What Is a Bard
The term bard refers to a professional poet who works for a renowned person especially someone in the higher ranks of the ministry. In the medieval British culture, nobleman used to employ poets to write poems praising the employer’s activities or their ancestors.
Bard also refers to a specific class of poets or authors or songwriters or narrators which can be compared to the other class at the time.
The word, bard is a Scottish Gaelic term which derives its meaning from proto-celtic word bardos. The bards came into existence during the renaissance era especially in Scotland and Ireland. The bard were poets who were hired by the Lords to write eulogies on them. There poetry is known as bardic poetry.
If the employer failed to pay for their work or not paid up to their expectation then these poets wrote scornful poems known as satire poems. Bards class functioned similar to that of rhapsodes, minstrels, scops, skalds, and fili. Their themes and genres were different.
Bards are renowned in the history for their descriptive laudatory poems. They usually lauded the bravery of a warrior in a battle, eulogies about heritage, empire of a king or ruling strata. No proper details describing bards and their lives exist. Nevertheless, Celtic people did have some poems and memories describing the bards and their literature. These memories were termed as rhyme of time. However, for a while the term bard went into oblivion but were seen again in the Romanticism era.

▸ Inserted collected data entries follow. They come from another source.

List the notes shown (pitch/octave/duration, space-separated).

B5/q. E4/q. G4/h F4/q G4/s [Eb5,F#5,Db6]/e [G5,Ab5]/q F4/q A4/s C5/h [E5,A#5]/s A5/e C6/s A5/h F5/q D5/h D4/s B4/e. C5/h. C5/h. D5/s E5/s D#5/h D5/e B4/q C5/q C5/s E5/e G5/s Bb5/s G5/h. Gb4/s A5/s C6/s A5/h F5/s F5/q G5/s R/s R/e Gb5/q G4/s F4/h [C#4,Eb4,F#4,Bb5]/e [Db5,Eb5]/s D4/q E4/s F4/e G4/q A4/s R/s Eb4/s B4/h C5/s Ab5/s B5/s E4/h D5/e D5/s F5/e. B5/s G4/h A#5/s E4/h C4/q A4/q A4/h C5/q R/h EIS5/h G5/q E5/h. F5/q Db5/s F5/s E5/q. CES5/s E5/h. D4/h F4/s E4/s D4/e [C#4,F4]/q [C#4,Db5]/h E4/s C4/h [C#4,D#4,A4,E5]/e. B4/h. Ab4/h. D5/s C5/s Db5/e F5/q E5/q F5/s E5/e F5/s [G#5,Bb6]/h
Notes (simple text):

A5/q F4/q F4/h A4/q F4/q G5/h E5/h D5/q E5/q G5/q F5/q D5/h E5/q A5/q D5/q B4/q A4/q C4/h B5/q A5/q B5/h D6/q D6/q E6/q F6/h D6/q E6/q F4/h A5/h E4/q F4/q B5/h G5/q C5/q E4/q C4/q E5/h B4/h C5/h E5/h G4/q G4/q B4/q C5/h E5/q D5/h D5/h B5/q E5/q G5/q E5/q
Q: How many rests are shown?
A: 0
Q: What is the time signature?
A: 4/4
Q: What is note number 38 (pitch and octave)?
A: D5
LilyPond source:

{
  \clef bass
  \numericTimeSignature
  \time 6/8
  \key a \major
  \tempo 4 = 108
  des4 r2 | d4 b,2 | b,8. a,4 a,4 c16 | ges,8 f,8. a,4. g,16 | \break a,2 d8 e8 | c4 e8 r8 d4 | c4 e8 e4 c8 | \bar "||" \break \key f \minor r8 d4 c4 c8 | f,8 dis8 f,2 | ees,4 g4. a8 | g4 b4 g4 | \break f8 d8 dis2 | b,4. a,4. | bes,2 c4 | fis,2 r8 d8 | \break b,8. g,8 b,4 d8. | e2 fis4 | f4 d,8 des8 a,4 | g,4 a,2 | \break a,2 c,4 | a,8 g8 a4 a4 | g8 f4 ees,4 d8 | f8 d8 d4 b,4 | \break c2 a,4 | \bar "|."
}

In the romanticism era, the bards ventured in the English language rather than Gaelic. Their genre also changed as they leaped into lyric poetry. Sir John Walters have been described in history as an idealist of such lyric poems and bards.
Irish and Welsh Bards
The medieval Ireland saw two class of poets, bards and fili. According to Uraicecht Becc, the old Irish book bard represented inferior class of poets and were unentitled for royal poetic duties. The introduction of Christian Ireland has been described as the point which lead to the separation of the two poetic class. The church supported the works of Fili and declared them “elite poetic class” until its withdrawal of poetic class organization during the Renaissance period.
In Ireland, the bards formed there very own clan and their stayed there for a long time. These bards formed a new caste in society and even Bardic society and schools were present until 17th century.
The welsh bards shared the same fate in Wales. However, the bardic age in wales saw two legends, Aneirin and Taliesin. Anerrin was a dark age bardic poet and complete life and work is summed in the Book of Aneirin. Taliesin was a British bard and was renowned in the courts in the post roman era. However, Welsh bard existed till 13th century and were never reintroduced in Medieval Welsh literature.
William Shakespeare and Robert Burns are historically referred as bards many times.